One of four occupants of the pickup struck by the suspect's vehicle was transported via ambulance to a hospital. We're told that person's condition is not life-threatening.

Goldsmith also was transported to a local hospital. His condition is unknown.

Police have said they found three pistols and some narcotics in Goldsmith's Oldsmobile. An additional gun was found at the Highway 90 scene.

Highway 90 was closed for about three hours until authorities finished investigating the scene and clearing the wreck.

As for Reed, he said he is still shaken by his experience.

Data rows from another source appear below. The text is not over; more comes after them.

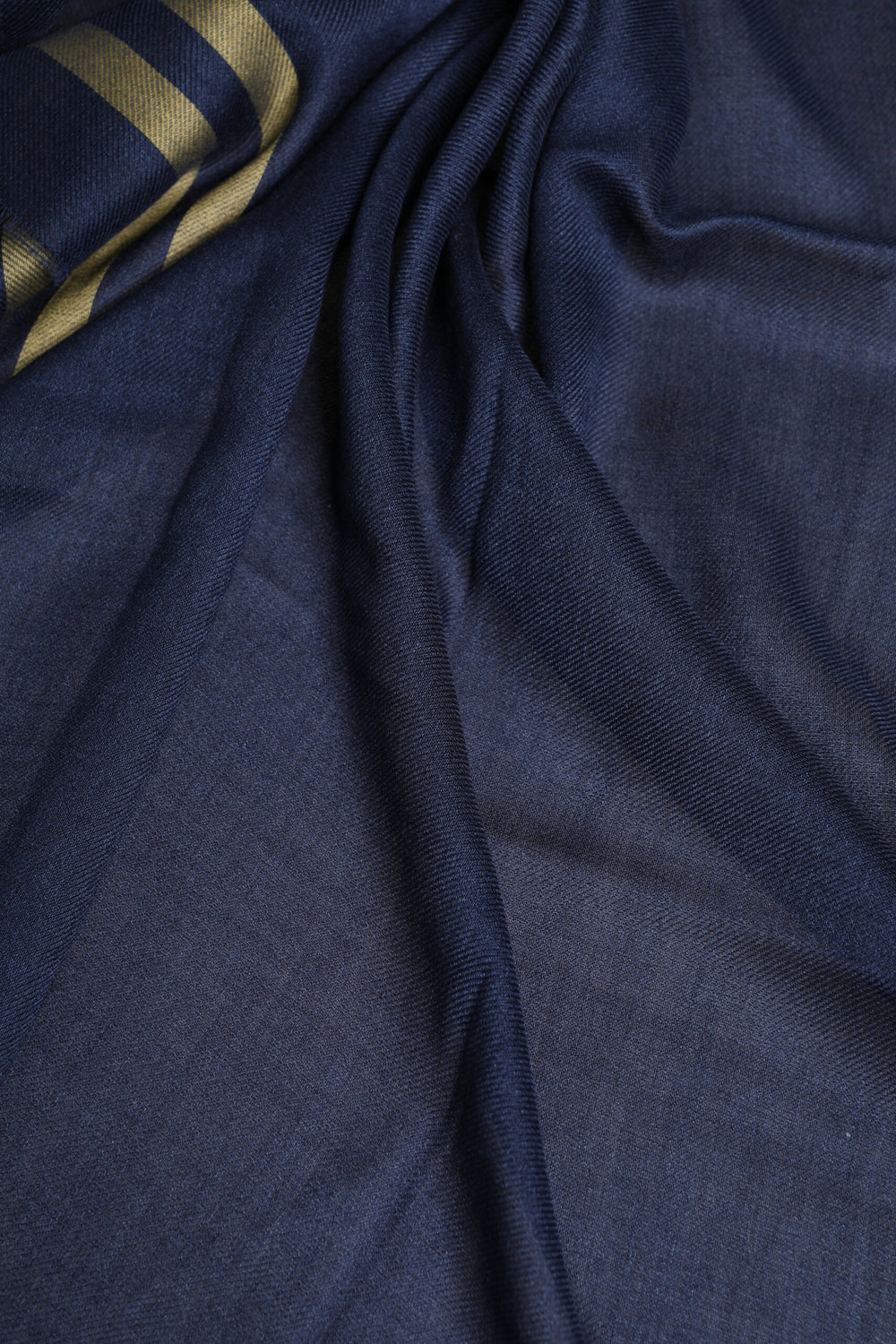 Dolce & Gabbana Cashmere Silk Scarf in Blue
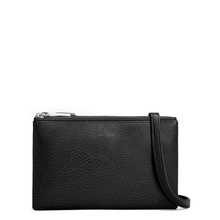 Matt & Nat - Pochette Triplet en cuir vegan noir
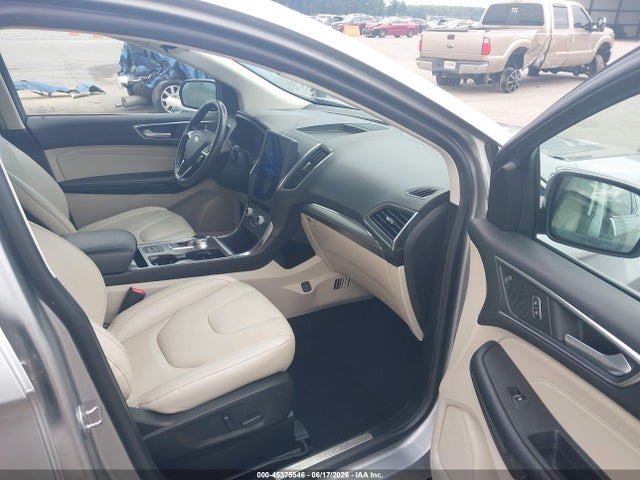 45375546 :رقم المزاد ، 2FMPK4K96NBB07891 vin ، 2022 Ford Edge Titanium مزاد بيع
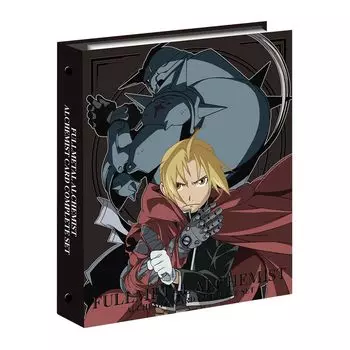 Полный набор карт Bandai Fullmetal Alchemist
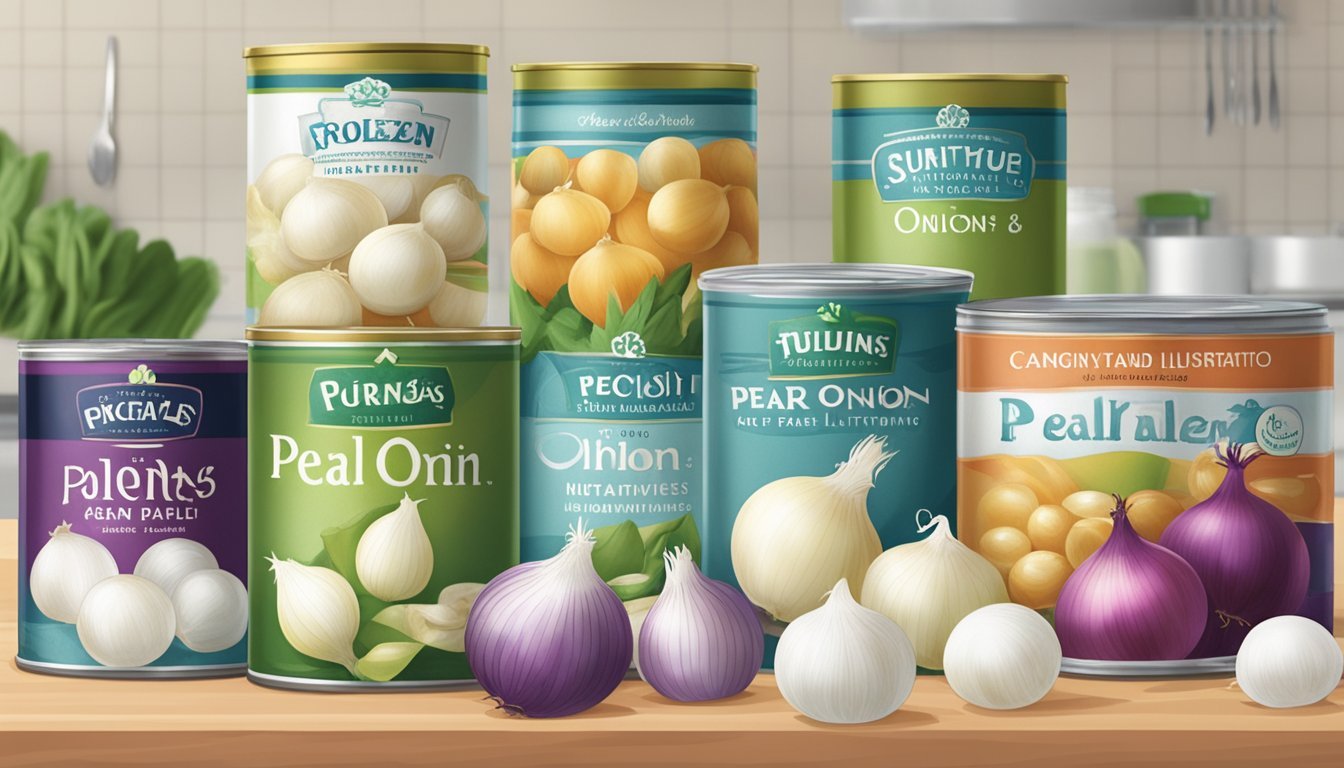 Substitute for Pearl Onions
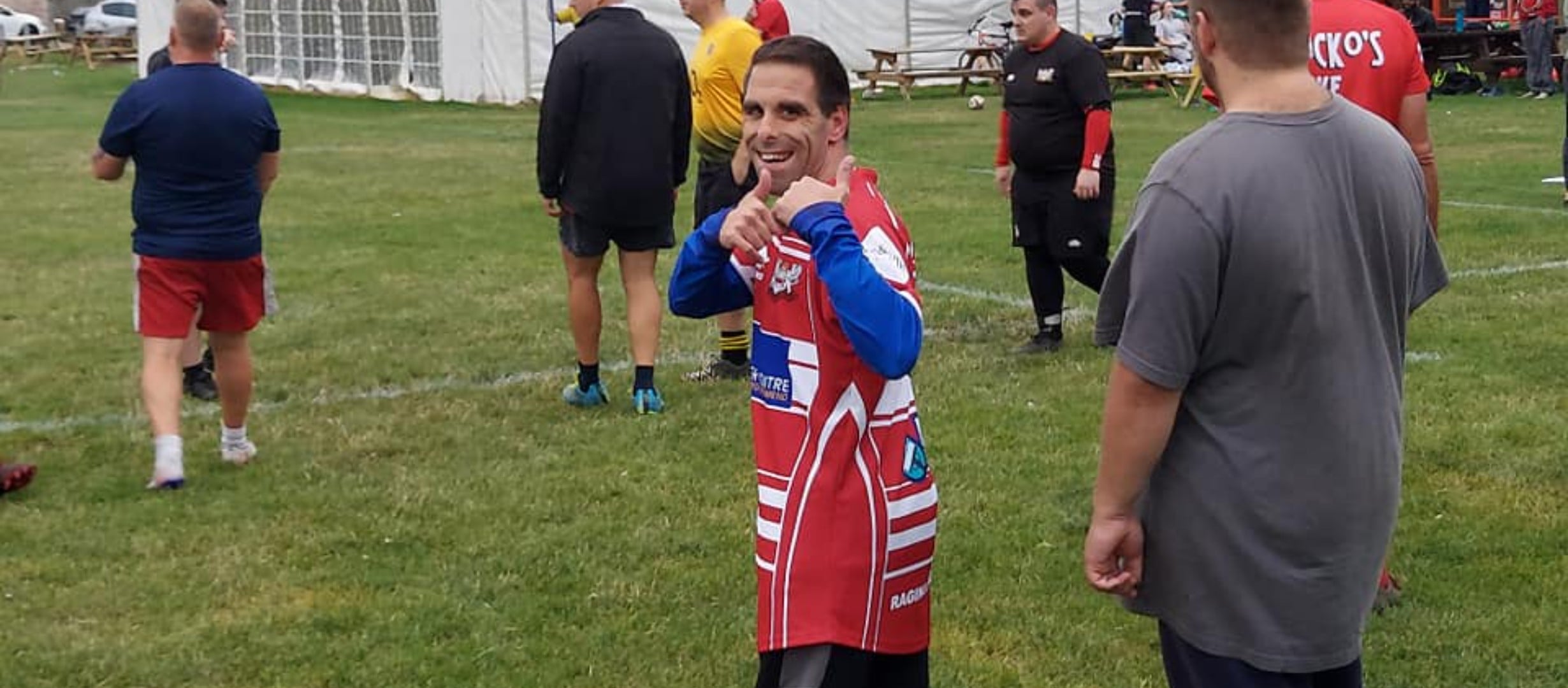 Typical training session involving those with varying abilities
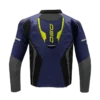 DSG Apex Air Flow Blue Grey Yellow Fluo Riding Jacket 2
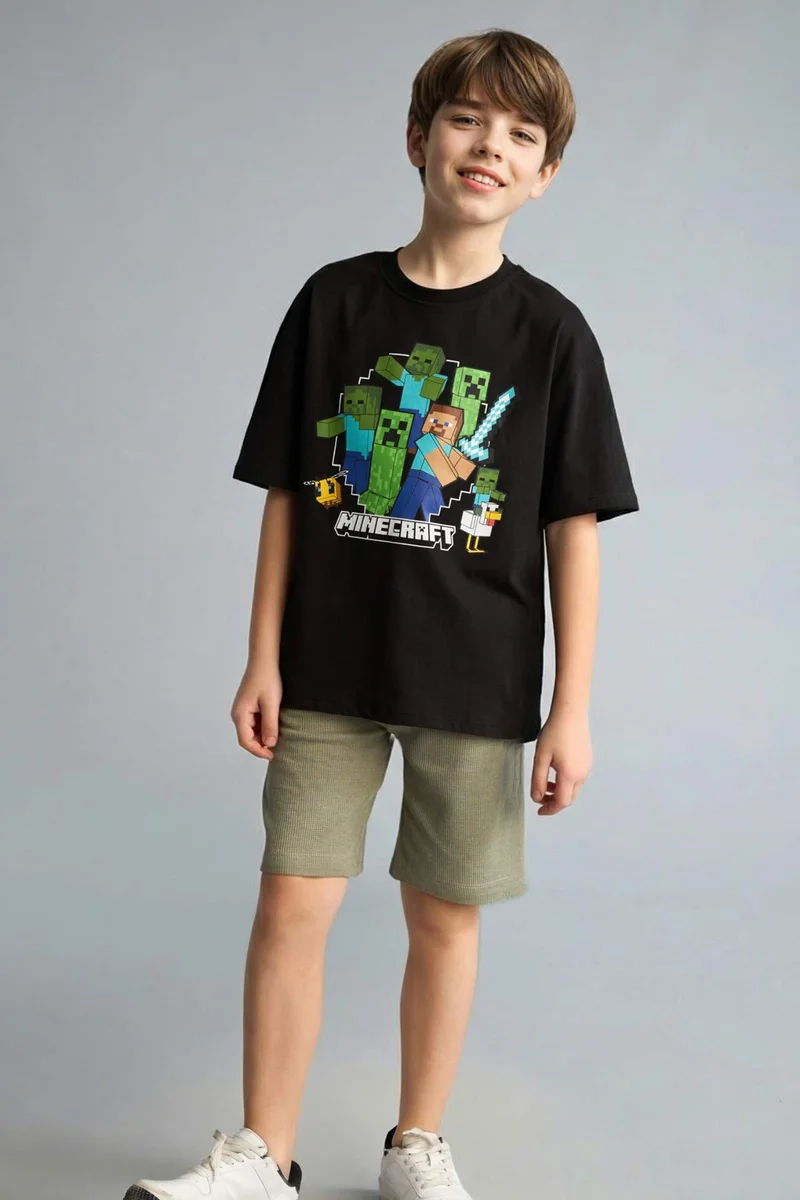 ديفاكتو Boy Waffle Shorts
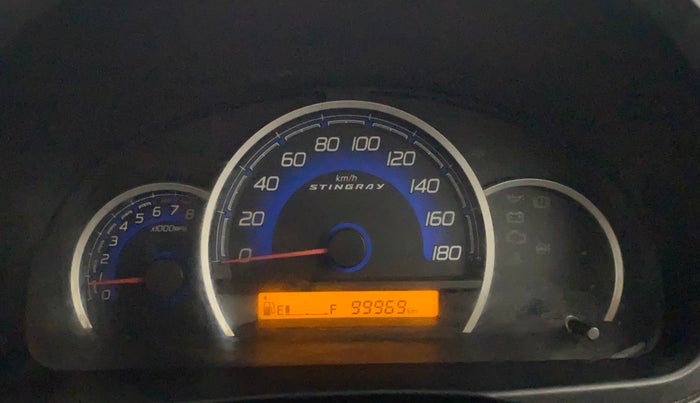 2014 Maruti Wagon R Stingray VXI, Petrol, Manual, 99,934 km, Odometer Image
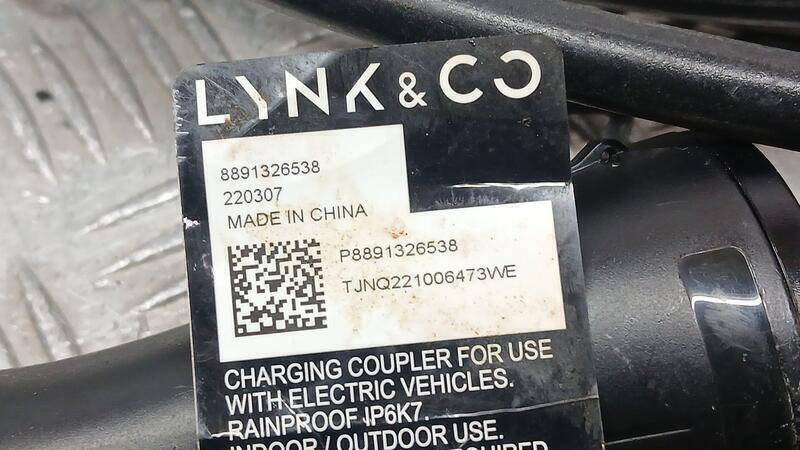 Cable para Lynk & Co 01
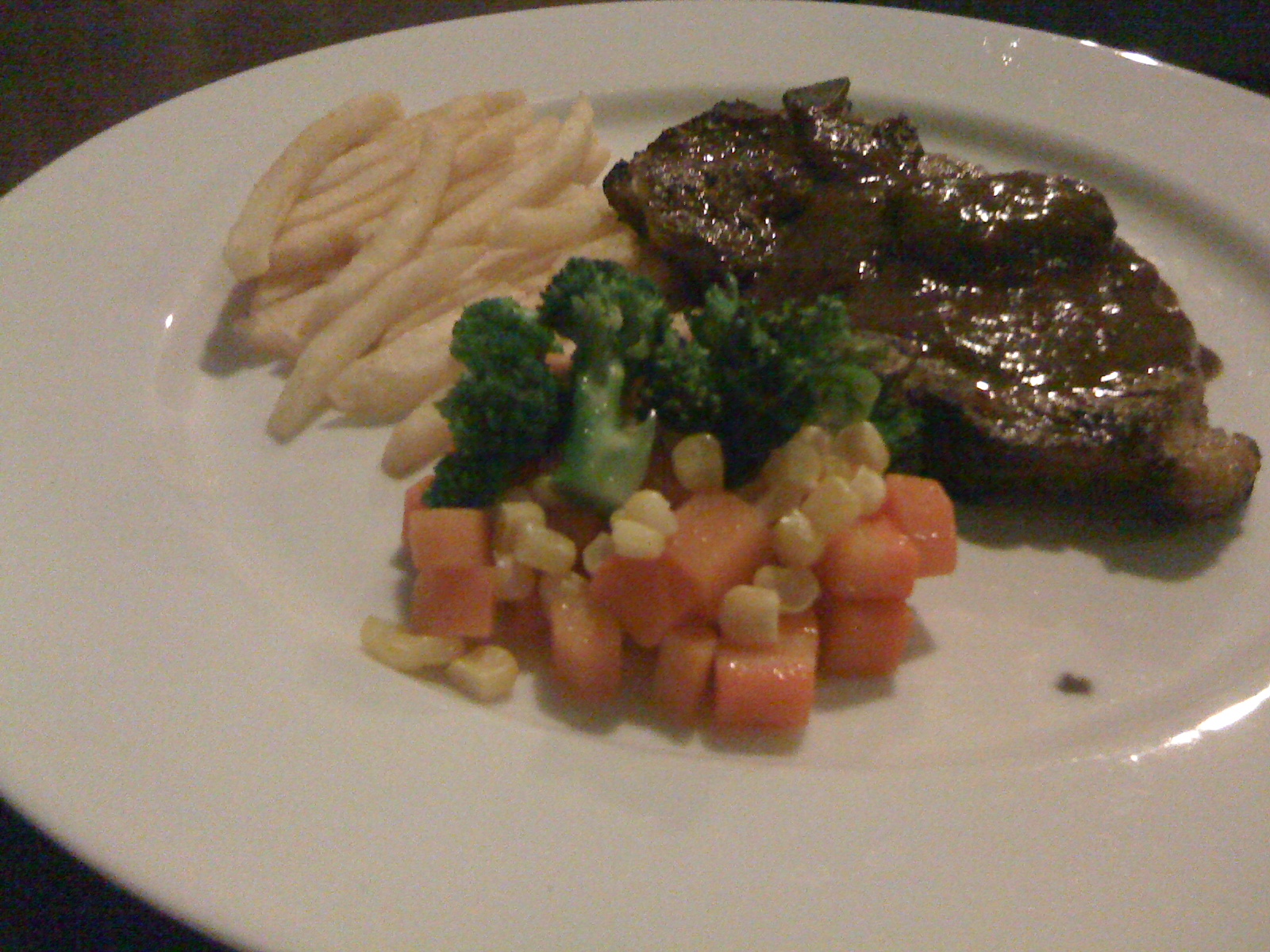 Traveling and Dining: Malibu Steak & Pizza - Malang - Indonesia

"I'm just glad he got caught," he said. "I didn't want to say anything, but that's the dumbest thing he just made. It didn't make no sense. I will be there in court to testify."

Harris County deputies also were asked to help in the chase.

REVIEWING HPD'S CHASE POLICY

A man who knows a thing or two about police chases says a simple maneuver could have ended the chase much earlier. Houston attorney Thomas Nixon was a Houston police officer in 2006, when he was involved in a chase on the Southwest Freeway and Greenbriar. Since then, he's been an outspoken critic of HPD's chase policy, saying the department needs to allow officers to use more aggressive tactics to end chases, like pit maneuvers. We see those in California police chases. Los Angeles officers are allowed to use their cars to ram into a suspect's vehicle.

"I don't criticize the chase," Nixon said. "What I criticize is the policy that allows the chase to go on for too long."

Houston Police Chief Charles McClelland tells Eyewitness News that last night's chase will be reviewed by the pursuit review committee, as all chases are.